MATERIALS PROVIDED
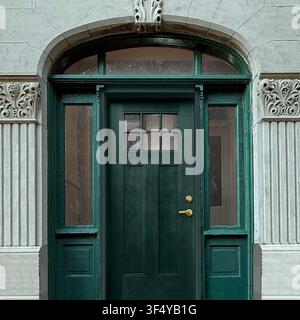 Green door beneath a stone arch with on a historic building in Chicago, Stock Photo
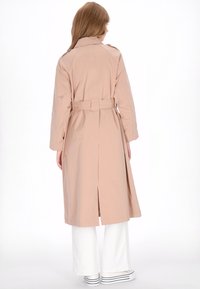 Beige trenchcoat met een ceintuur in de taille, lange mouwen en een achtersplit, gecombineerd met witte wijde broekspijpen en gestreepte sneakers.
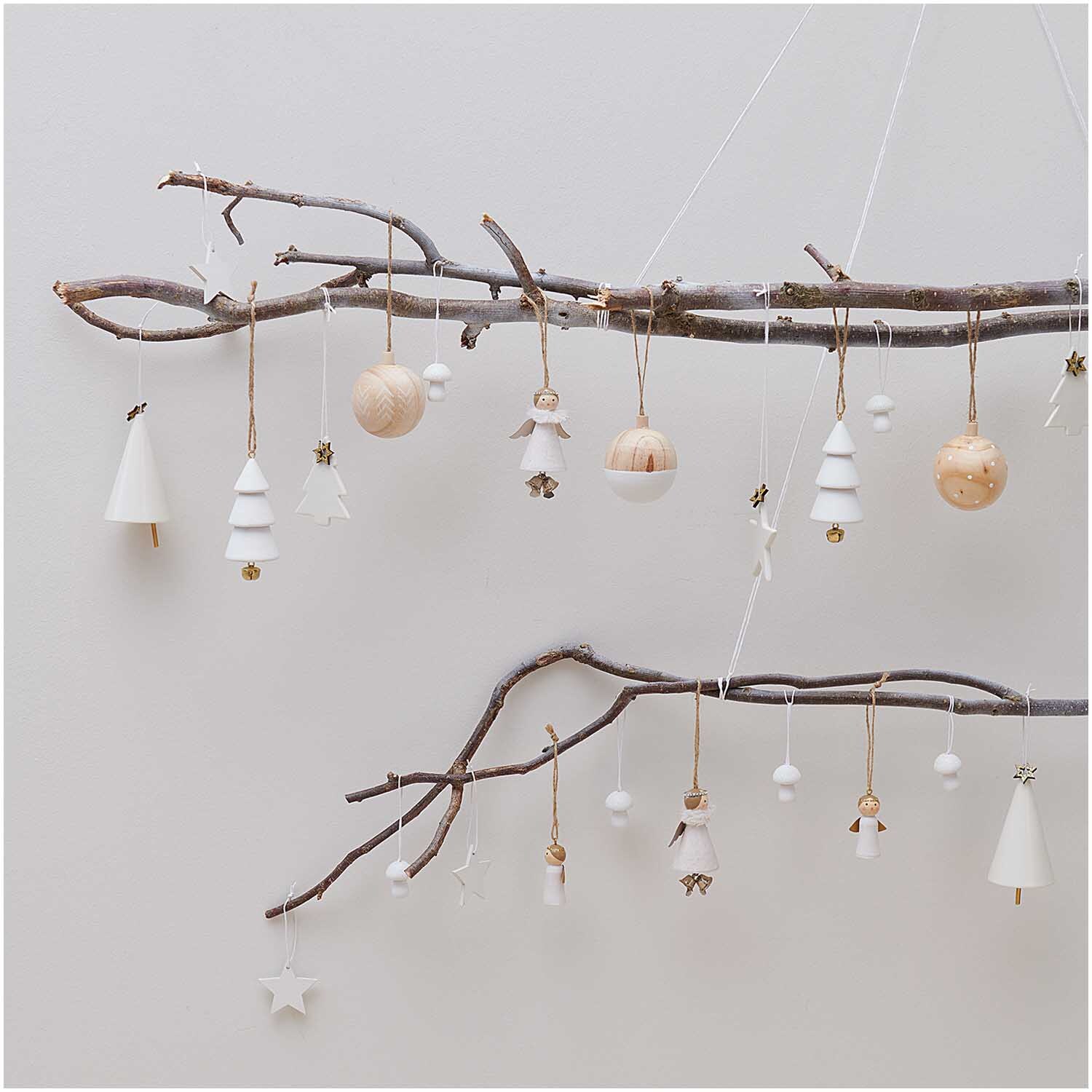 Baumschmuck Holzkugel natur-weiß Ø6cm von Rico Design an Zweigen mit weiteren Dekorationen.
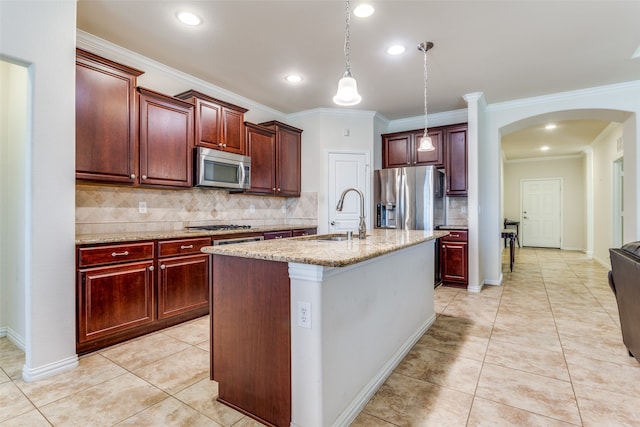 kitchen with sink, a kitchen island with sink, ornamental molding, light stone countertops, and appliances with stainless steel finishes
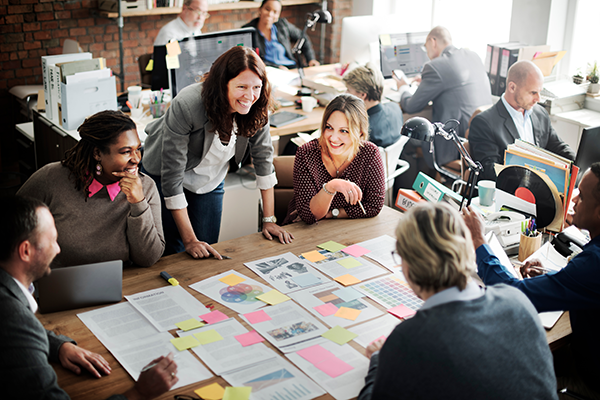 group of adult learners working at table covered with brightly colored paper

ASSIGNMENT
Copy all five items above word for word, with the same spelling and punctuation, and leave the pictures out.

EXERCISE RESPONSE
 Green door beneath a stone arch with on a historic building in Chicago, Stock Photo
 Beige trenchcoat met een ceintuur in de taille, lange mouwen en een achtersplit, gecombineerd met witte wijde broekspijpen en gestreepte sneakers.
 Baumschmuck Holzkugel natur-weiß Ø6cm von Rico Design an Zweigen mit weiteren Dekorationen.
 kitchen with sink, a kitchen island with sink, ornamental molding, light stone countertops, and appliances with stainless steel finishes
 group of adult learners working at table covered with brightly colored paper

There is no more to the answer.